Наташа пожала плечами, она не могла вступить в дискуссию, потому что была лишена возможности обсуждать с матерью все эти девичьи моменты. Как-то так повелось: обычно одежду ей покупал дедушка, причем не в магазине. Почему-то почти всегда вещи располагались у Одобеску на диване, и они несколько отличались от того, что она видела в детском мире, когда вместе с отцом ездила за канцелярскими принадлежностями к школе. Примерно об этом же подумала и ее мать, вспоминая, с какой тщательностью отец отбирал для нее красивые вещи, никогда не утруждая ее хождениями по магазинам. «У меня даже тапочки – и те были ручной работы! – поразилась Аурика. – И все наряды покупал папа. И если мне что-то не нравилось, никогда не настаивал – просто в шкафу висело, а потом куда-то исчезало. Наверное, Глаша относила в комиссионку».
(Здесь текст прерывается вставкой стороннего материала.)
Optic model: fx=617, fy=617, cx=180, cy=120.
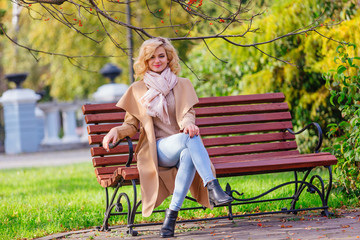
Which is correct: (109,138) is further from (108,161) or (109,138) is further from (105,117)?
(105,117)

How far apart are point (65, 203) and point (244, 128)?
6.74 feet

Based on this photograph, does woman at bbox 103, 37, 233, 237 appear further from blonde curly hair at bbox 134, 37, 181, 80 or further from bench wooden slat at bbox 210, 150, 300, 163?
bench wooden slat at bbox 210, 150, 300, 163

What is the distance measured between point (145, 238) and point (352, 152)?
1.98 metres

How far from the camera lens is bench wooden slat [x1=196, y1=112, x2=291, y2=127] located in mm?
5594

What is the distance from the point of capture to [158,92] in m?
4.77

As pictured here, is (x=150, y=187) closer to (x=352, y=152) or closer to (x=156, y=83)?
(x=156, y=83)

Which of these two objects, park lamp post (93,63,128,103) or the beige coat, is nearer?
the beige coat

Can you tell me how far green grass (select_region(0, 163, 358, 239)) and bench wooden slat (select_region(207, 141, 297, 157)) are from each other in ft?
1.63

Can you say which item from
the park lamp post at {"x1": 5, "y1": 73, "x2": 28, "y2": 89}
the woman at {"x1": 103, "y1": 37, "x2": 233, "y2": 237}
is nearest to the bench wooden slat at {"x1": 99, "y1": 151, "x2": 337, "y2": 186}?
the woman at {"x1": 103, "y1": 37, "x2": 233, "y2": 237}

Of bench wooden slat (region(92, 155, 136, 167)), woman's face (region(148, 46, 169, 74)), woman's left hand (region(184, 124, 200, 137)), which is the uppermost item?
woman's face (region(148, 46, 169, 74))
– Наташка, – полушепотом окликнула она дочь. – А скажи честно, тебе дед разрезает шоколадную конфету на восемь кусков?
– Разрезает, – прошептала девочка и наконец-т о согнула ноги в коленях.
– А хлеб с маслом разрезает?
– Разрезает.
– А камушки свои показывает?
– Показывает, – призналась Наташа, хотя не имела на то морального права: дед объявил, что это секрет.
– А как он тебя называет, когда ты у него дома?
– Золотинка. – Девочка пару секунд подумала, а потом добавила: – И еще Золотко. И Медной горы хозяйка. И девочка моя дорогая. И иногда – Наталья Михайловна.
– А папа?
– И папа – Наталья Михайловна, но это когда сердится. А так – Наташа или Наташенька. И еще про тебя все время рассказывает.
– Про меня?! – поразилась Аурика.
– Про тебя, – выдала Наташка очередной секрет. – И папа, и Ге.